Ravenna, si buttò con la figlia: «Giulia incapace di intendere, ma socialmente pericolosa»

Ravenna

Totalmente incapace di intendere e volere, ma socialmente pericolosa. Tutti concordi, perito e consulenti, nel ritenere che sia stato il disturbo mentale di cui soffre Giulia Lavatura Truninger ad averla portata, lo scorso 8 gennaio, a tentare il suicidio buttandosi con la figlia in braccio dal nono piano del palazzo di via Dradi 39, uccidendo la bimba di appena 6 anni. La 41enne, sopravvissuta alla caduta, è accusata di omicidio volontario aggravato e si trova agli arresti domiciliari alla clinica Villa Azzurra di Riolo Terme, dove nelle settimane passate è stata visitata dagli esperti incaricati di analizzare le sue facoltà mentali.

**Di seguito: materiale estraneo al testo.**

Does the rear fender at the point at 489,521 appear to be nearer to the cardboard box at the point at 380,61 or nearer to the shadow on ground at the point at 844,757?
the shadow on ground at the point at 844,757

Ieri, dopo il deposito della perizia psichiatrica redatta dal professor Gabriele Braccini di Roma, nominato dal giudice per le indagini preliminari Andrea Galanti, si è tenuto l’incidente probatorio con il confronto della relazione del perito con quelle presentate dalla consulente dell’accusa, la professoressa Anna Palleschi di Padova, e della difesa, il professor Renato Ariatti di Bologna.

Il dramma di via Dradi

La vicenda riporta indietro all’inizio dell’anno, appena concluse le feste natalizie. Un dramma consumato prima dell’alba, alle 7.15. Era un lunedì mattina. Da circa un mese la 41enne aveva smesso di prendere i farmaci prescritti dal Centro di salute mentale. Era seguita da anni per un disturbo bipolare della personalità. Mancavano pochi giorni all’appuntamento per una nuova visita da un terapeuta che l’aveva visitata durane la gravidanza.

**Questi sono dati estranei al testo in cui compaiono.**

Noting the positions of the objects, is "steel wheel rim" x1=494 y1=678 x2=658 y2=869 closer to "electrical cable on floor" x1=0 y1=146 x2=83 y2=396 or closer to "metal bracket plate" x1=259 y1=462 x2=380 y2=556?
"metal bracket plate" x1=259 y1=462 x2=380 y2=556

Il marito stava ancora dormendo quando lei si è alzata, alle 6.50; il tempo di pubblicare su Facebook un lungo post di sfogo fra pensieri e turbamenti, preparato da giorni dopo aver maturato poco prima di Natale l’idea di farla finita. Poi ha preso la figlioletta che ancora era nel letto, si è legata alla cinta la cagnolina e uscendo dalla finestra sull’impalcatura del cantiere edile si è lanciata nel vuoto. Una sorta di tettoia posta a protezione dell’ingresso del palazzo le ha salvato la vita. Non c’è stato nulla da fare per Wendy e per l’animale domestico. Una condanna, ha successivamente detto lei agli inquirenti, afflitta dalla disperazione durante l’interrogatorio.

Verso la chiusura delle indagini

Nel corso delle indagini affidate dal sostituto procuratore Stefano Stargiotti alla Squadra mobile, sono stati sentiti parenti e specialisti che avevano in cura la donna. E con le dimissioni dall’ospedale (40 i giorni di prognosi riportati) sono iniziate le visite per capire se Giulia sia imputabile o meno. Accertamenti affidati anche dal suo difensore, l’avvocato Massimo Ricci Maccarini, al proprio consulente.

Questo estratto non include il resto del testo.